EXERCISE 1 –
In the essay on the Satanic Temple, write out everything from "The Satanic Temple is" down to "complicated legal arguments." again, substituting "anti-abortion" for "antiabortion".
EXERCISE 2 –
According to the essay on the Satanic Temple, what does the religion use Satanic imagery to do?
EXERCISE 3 –
Extend the essay on the Satanic Temple with a few more paragraphs, starting after its final sentence.

TEXT –

Members Only | February 13, 2023 | Reading Time: 4 minutes
Turns out the Satanists aren’t really the good guys this time
The TST offers bad legal advice, writes Mia Brett.
The Satanic Temple is not the knight-in-shining-armor we’re waiting for. There’s no easy answer to the cruel, antiabortion policies being instituted. Most of us knew once Hillary lost there’d be little hope of keeping Roe. We’re exhausted. We want to believe someone’s going to swoop in. But it’s going to take a lot of hard work to protect abortion access in America.
Legal strategy around reproductive rights is complicated. Efforts that don’t consider their full ramifications can be counterproductive at best, harmful at worst. Abortion has broad support. It’s been a winning issue for Democrats.
The legal climate is murkier, though. Republicans have prioritized antiabortion legislation and antiabortion judges. We want our strategies to build on broad political support even if we need nuanced complicated legal arguments.
The legal protection of Christianity
The Satanic Temple (TST) is a “nontheistic” religious group whose mission is to “Encourage Benevolence And Empathy, Reject Tyrannical Authority, Advocate Practical Common Sense, Oppose Injustice, And Undertake Noble Pursuits.”
The religion doesn’t worship a supernatural Satan. It uses Satanic imagery to rebel against religious authoritarianism and promote secularism. The religion has a particular focus on opposing Christian privilege and hypocrisy. Actions are purposely performative and satirical, as if trolling Christian authoritarianism.
The TST has long tried to exploit the legal protection of Christianity to stress the hypocrisy of the law. They bring lawsuits, because legal protections granted to Christianity are usually not granted to Satanism and minority religions.
It feels particularly cathartic to see activists use a Satanist argument against a Christian-dominated legal system. When the TST kept their legal work pointing out Christian hypocrisy and protecting religious pluralism, they gained influence and support. However, their recent foray is getting increasingly harmful and those who once supported TST are speaking out against it.

SOURCE DATA –

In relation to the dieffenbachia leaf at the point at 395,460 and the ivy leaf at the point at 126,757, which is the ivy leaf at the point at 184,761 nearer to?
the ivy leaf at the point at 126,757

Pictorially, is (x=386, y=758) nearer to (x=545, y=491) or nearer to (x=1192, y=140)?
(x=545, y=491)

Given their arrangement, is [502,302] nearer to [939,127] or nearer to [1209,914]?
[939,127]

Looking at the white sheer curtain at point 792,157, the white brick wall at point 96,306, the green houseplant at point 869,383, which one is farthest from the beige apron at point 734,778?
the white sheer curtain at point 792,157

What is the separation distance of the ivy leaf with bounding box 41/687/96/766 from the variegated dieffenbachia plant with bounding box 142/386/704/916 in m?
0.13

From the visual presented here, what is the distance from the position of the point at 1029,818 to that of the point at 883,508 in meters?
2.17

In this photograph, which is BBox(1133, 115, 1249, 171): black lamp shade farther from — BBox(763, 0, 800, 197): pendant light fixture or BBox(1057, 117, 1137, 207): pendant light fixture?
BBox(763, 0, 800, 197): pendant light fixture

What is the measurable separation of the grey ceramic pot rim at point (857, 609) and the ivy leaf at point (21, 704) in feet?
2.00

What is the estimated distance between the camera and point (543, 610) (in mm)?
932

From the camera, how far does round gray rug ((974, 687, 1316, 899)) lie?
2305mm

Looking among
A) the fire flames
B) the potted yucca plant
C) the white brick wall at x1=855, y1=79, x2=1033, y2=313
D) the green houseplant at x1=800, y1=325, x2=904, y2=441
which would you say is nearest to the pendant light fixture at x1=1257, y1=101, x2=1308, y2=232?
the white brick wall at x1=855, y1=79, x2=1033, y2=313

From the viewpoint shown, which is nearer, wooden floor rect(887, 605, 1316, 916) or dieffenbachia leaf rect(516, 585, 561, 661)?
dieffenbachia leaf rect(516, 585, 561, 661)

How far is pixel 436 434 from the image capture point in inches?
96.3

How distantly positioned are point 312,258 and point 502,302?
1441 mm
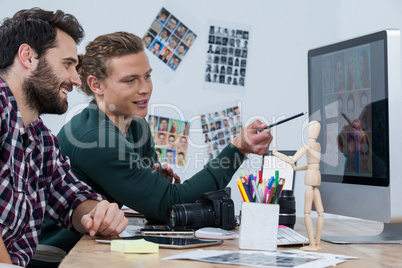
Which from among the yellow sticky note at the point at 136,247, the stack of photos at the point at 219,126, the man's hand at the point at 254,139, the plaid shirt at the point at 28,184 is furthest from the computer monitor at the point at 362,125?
the stack of photos at the point at 219,126

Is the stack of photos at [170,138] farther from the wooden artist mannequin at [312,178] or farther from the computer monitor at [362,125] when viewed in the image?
the wooden artist mannequin at [312,178]

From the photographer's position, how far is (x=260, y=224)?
0.88 meters

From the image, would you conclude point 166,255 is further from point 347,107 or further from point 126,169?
point 347,107

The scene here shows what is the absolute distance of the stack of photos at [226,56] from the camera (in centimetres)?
Result: 235

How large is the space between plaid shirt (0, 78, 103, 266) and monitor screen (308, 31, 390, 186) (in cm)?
60

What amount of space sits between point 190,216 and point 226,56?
1357 millimetres

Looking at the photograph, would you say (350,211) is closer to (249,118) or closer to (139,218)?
(139,218)

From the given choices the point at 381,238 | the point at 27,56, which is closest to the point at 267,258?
the point at 381,238

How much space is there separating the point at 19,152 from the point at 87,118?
1.22 ft

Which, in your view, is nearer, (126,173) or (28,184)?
(28,184)

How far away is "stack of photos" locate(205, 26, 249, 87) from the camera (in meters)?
2.35

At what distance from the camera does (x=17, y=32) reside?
1.24 m

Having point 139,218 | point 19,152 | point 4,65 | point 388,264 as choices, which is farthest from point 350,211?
point 4,65

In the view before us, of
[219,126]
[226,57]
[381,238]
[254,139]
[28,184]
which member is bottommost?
[381,238]
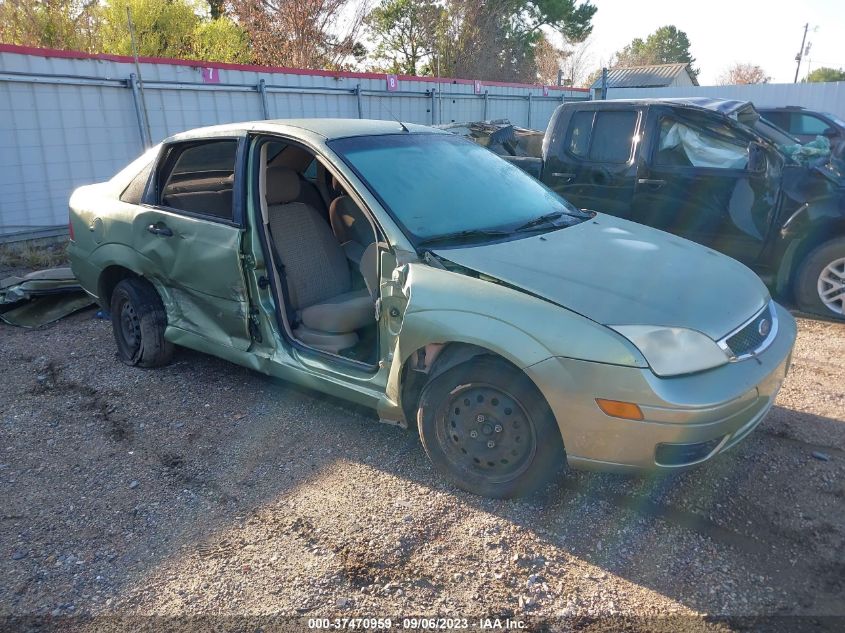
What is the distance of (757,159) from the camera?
5.75 m

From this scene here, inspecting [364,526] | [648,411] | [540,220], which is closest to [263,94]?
[540,220]

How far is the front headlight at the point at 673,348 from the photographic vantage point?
2631mm

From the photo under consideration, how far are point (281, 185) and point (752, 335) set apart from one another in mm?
2836

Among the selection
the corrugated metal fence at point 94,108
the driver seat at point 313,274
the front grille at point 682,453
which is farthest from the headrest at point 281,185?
the corrugated metal fence at point 94,108

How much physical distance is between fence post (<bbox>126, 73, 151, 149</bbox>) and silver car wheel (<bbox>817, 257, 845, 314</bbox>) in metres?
8.39

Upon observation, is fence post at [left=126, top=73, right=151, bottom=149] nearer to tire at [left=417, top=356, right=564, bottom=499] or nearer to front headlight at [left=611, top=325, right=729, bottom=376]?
tire at [left=417, top=356, right=564, bottom=499]

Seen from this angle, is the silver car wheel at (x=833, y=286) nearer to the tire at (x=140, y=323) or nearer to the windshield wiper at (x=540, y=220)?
the windshield wiper at (x=540, y=220)

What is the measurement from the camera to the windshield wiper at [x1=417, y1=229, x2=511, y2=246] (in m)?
3.26

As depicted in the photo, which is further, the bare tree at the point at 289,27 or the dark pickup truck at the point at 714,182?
the bare tree at the point at 289,27

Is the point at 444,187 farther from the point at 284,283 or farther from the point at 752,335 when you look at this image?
the point at 752,335

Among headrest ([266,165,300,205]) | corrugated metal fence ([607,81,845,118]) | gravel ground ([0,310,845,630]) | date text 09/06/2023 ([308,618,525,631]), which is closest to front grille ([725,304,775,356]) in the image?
gravel ground ([0,310,845,630])

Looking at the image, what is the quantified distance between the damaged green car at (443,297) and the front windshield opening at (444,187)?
1 cm

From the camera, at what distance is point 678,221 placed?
244 inches

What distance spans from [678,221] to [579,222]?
277 centimetres
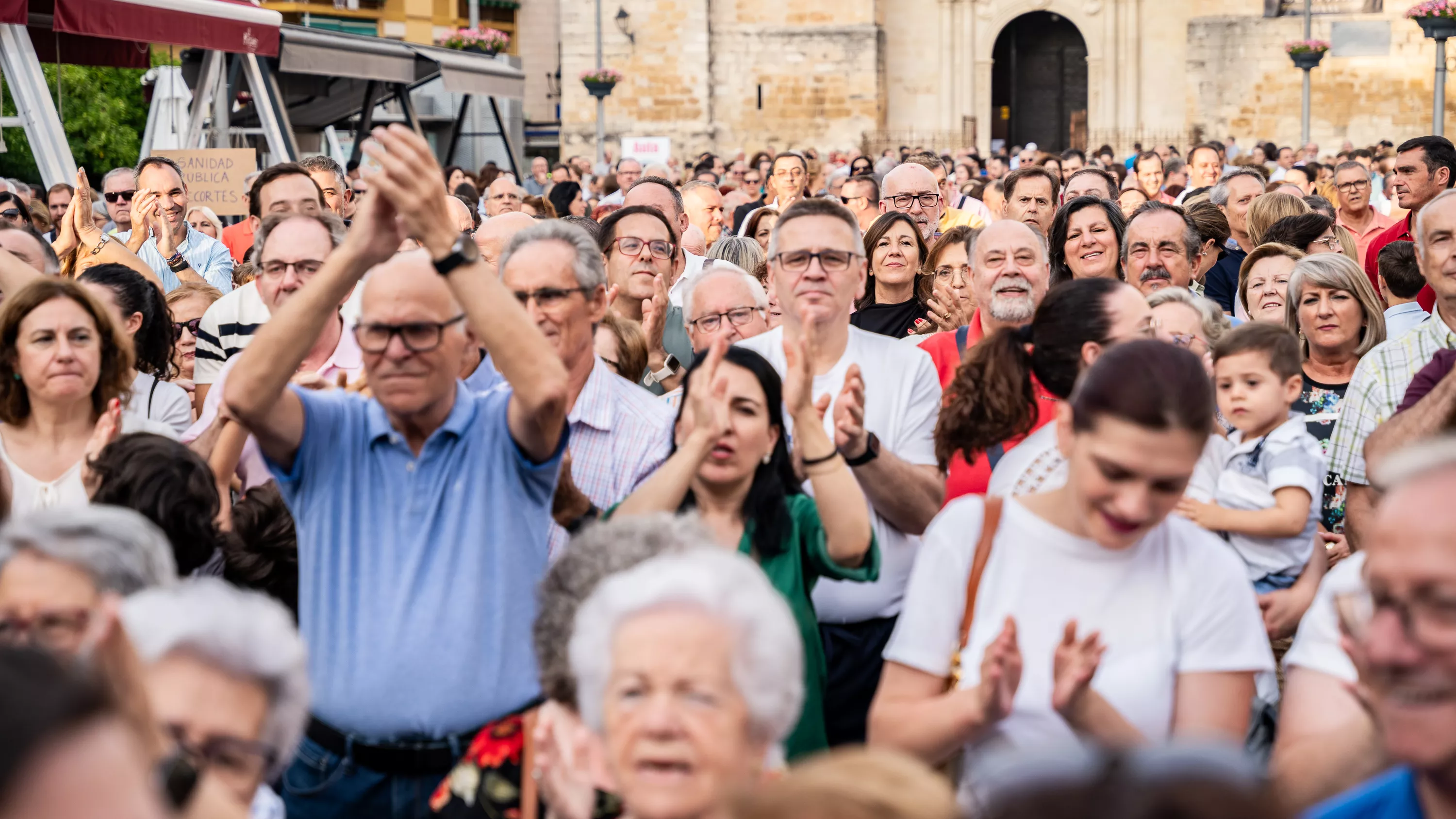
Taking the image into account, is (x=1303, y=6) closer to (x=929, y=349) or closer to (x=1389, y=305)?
(x=1389, y=305)

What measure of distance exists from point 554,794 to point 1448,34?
759 inches

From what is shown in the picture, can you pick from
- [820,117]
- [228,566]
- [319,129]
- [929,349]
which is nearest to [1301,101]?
[820,117]

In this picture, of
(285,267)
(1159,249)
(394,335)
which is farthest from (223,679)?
(1159,249)

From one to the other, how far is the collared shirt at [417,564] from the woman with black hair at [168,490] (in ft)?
0.99

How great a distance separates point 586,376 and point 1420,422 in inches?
81.2

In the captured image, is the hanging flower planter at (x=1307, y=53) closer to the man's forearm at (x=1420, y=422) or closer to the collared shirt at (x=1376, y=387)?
the collared shirt at (x=1376, y=387)

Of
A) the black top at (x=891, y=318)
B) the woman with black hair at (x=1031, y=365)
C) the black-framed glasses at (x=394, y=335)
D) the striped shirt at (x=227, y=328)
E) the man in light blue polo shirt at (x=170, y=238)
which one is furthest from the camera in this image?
the man in light blue polo shirt at (x=170, y=238)

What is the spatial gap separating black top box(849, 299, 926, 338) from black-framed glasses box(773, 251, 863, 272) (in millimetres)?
2463

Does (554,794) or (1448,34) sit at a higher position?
(1448,34)

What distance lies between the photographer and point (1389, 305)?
7289 millimetres

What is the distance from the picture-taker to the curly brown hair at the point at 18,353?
4.21 m

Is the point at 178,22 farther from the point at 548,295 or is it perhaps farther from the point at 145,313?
the point at 548,295

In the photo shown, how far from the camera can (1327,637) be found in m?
2.72

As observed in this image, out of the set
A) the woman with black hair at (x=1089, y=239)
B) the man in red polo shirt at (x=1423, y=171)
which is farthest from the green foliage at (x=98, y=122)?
the woman with black hair at (x=1089, y=239)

TASK RESPONSE 1 –
The Satanic Temple is not the knight-in-shining-armor we’re waiting for. There’s no easy answer to the cruel, anti-abortion policies being instituted. Most of us knew once Hillary lost there’d be little hope of keeping Roe. We’re exhausted. We want to believe someone’s going to swoop in. But it’s going to take a lot of hard work to protect abortion access in America.
Legal strategy around reproductive rights is complicated. Efforts that don’t consider their full ramifications can be counterproductive at best, harmful at worst. Abortion has broad support. It’s been a winning issue for Democrats.
The legal climate is murkier, though. Republicans have prioritized anti-abortion legislation and anti-abortion judges. We want our strategies to build on broad political support even if we need nuanced complicated legal arguments.

TASK RESPONSE 2 –
It uses Satanic imagery to rebel against religious authoritarianism and promote secularism.

TASK RESPONSE 3 –
Made-up religious exemption
Abortion support isn’t new for TST. Offering legal protection to abortion seekers is. After the Supreme Court overturned Roe, TST claimed on Twitter that “The Satanic Temple is the leading beacon of light in the battle for abortion access. With Roe v Wade overturned, a religious exemption will be the only available challenge to many restrictions to access.” The tweet included a link that takes you to a page claiming that: “In accordance with the Religious Freedom Restoration Act (RFRA), first trimester abortions are now exempt from unnecessary regulations for all individuals practicing The Satanic Temple’s religious abortion ritual” and a donation button.
This claim has no legal backing. It could put abortion seekers in legal jeopardy. The page includes a disclaimer that such a right has not yet been officially recognized by the courts, but still asserts that precedent supports the claim even though there is no controlling precedent on a religious exemption guaranteeing abortion access for any religion.
TST has admitted they will be compelled to sue to protect abortion rights, but oversimply assures people that the law is clearly on their side. Additionally, multiple cases have upheld RFRA only for federal laws and currently abortion regulations are all state level laws. Some states have passed their own versions of the RFRA, but not all, and TST’s website clearly cites the federal law.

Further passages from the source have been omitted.